Monday, January 19, 2015

What's the opposite of cosmopolitan?

I'm painfully aware of my foreignness in Guatemala. I mean the pain of self-consciousness and social anxiety. It's hard not to see that I'm out of place. I'm the wrong shape, and odd size, a mix of white and burn, with a noticeably non-Guatemalan beard. (I'm not sure whether the man who told me I have a nice beard, a very nice beard, at the gym was complimenting me, in awe, or taking the piss; I suspect it was the last.) I'm dressed in American clothes. I speak passable Spanish but with the wrong accent; my accent is porteƱo, but no one is mistaking me for an Argentine. It is barely possible that I'm not being stared at all the time, but there are more than a few side glances. And, when I greet people in the street, they are surprised. I'm not sure what they are surprised by, but something.

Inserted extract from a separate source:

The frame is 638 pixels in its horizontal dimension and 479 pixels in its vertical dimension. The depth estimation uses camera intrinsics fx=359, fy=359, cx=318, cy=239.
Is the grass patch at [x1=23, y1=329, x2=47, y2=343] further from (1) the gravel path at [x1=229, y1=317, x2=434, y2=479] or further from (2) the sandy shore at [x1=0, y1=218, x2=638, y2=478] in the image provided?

If I reflect though—as I did last night when I returned from not having dinner, having forgotten the book that would have been my companion—I realize I don't feel considerably more out of place here that I do at home. In the United States, my surroundings are more familiar. And, of course, I speak my native tongue. As my students remind me, I do that with an accent that most find strange. In the United States, I obviously know how to navigate, but I'm never comfortable doing so. There, too, I feel out of place, never quite right.
My philosophical commitments tell me I should be a cosmopolitan, a citizen of the cosmos. But, I can't manage feeling that. Nor do I feel the right connections to be a nationalist or a regionalist. I mean, I am an American and a Hoosier, but I'm no more comfortable around my own kind—are they my own kind—than I am among strangers.
But what do you call someone who feels himself to have no citizenship whatsoever?